Power is simply defined as the amount of work that can be performed at a specific rate. This just means that if you have power, you can perform work that accomplishes tasks. Generally we are talking about mechanical power when looking at torque vs horsepower. The important factor to remember in the definition of Power is that mechanical power is the product of Torque and RPM, where RPM is revolutions per minute.When we talk about mechanical power we are considering torque already but at a certain RPM. The unit of power is horsepower, watts, kilowatts. etc. Nitro or Gas engines use horsepower where Electric motors use watts or kilowatts. 746 watts is equivalent to 1 horsepower. Before we look at what torque is I will leave you with the formula to calculate Horsepower. P = T ω. Now we will define and better understand what torque is.

What is Torque? – Torque vs Horsepower

Torque production - Torque vs Horsepower

Torque production – Torque vs Horsepower

Torque is best defined or explained by looking at static torque. When we take a Torque Wrench and apply an appropriate amount of force on the handle of the wrench we create a torque at the socket. The force applied at a distance produces a torque that can be used to tighten bolts such as lug nuts found on your car. This torque is static meaning you can not perform any work when peak torque is reached as nothing will move.

Now if we consider dynamic torque, the exact same action is happening except the torque is being applied constantly as a shaft rotates continuously.
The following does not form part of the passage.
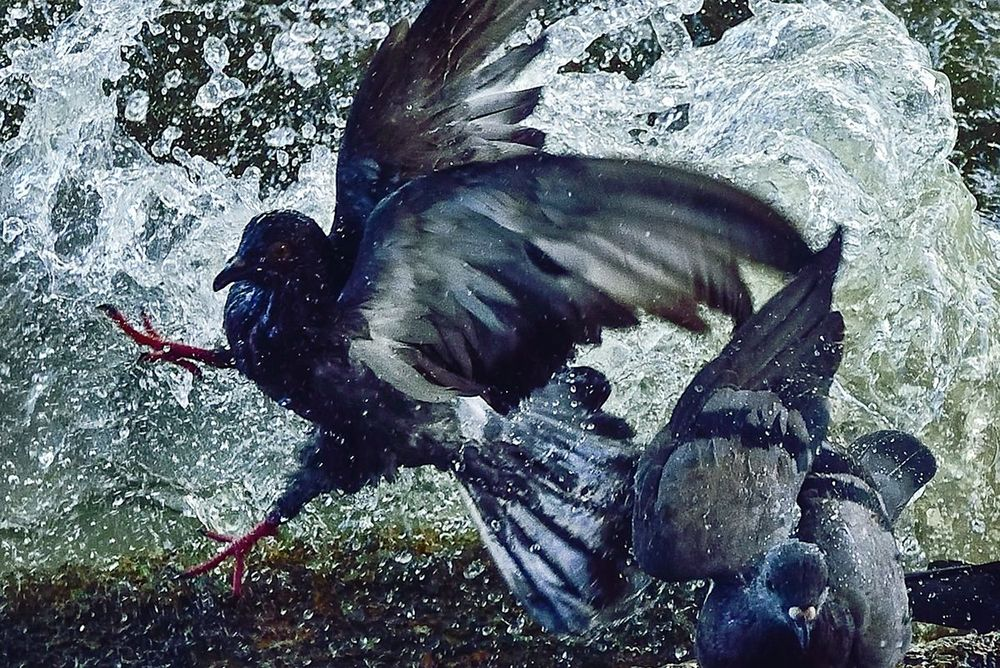 Splashing Birds - Winner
In conclusion, torque creates a twisting or turning force to a shaft or flywheel. Torque can be measure in inch-ounces, pound-feet, or Newton-meters.

Torque and Power of Gas/Nitro Engine vs Electric Motor – Torque vs Horsepower

Torque vs Horsepower Curve - Nitro-Gas Engine vs ELectric Motor

Torque vs Horsepower Curve – Nitro-Gas Engine vs Electric Motor

If we consider the torque vs horsepower characteristics of  an electric motor verse a nitro or gas engine, they are fairly different. The power/torque curve of an internal combustion engine such as the nitro or gas engine is quite linear, where power builds as RPM increases and torque increases as RPM increases. Eventually torque levels off and begins to decline.

Now when we consider the electric motor, the characteristics are quite different. Torque is exceptionally strong in the lower RPM ranges and then tapers off at the higher RPM range. Horsepower build strongly at the lower RPM range as the amount of torque available is significant. Using the graph to the side, you can visually see the difference between the two power sources mainly in the torque curves.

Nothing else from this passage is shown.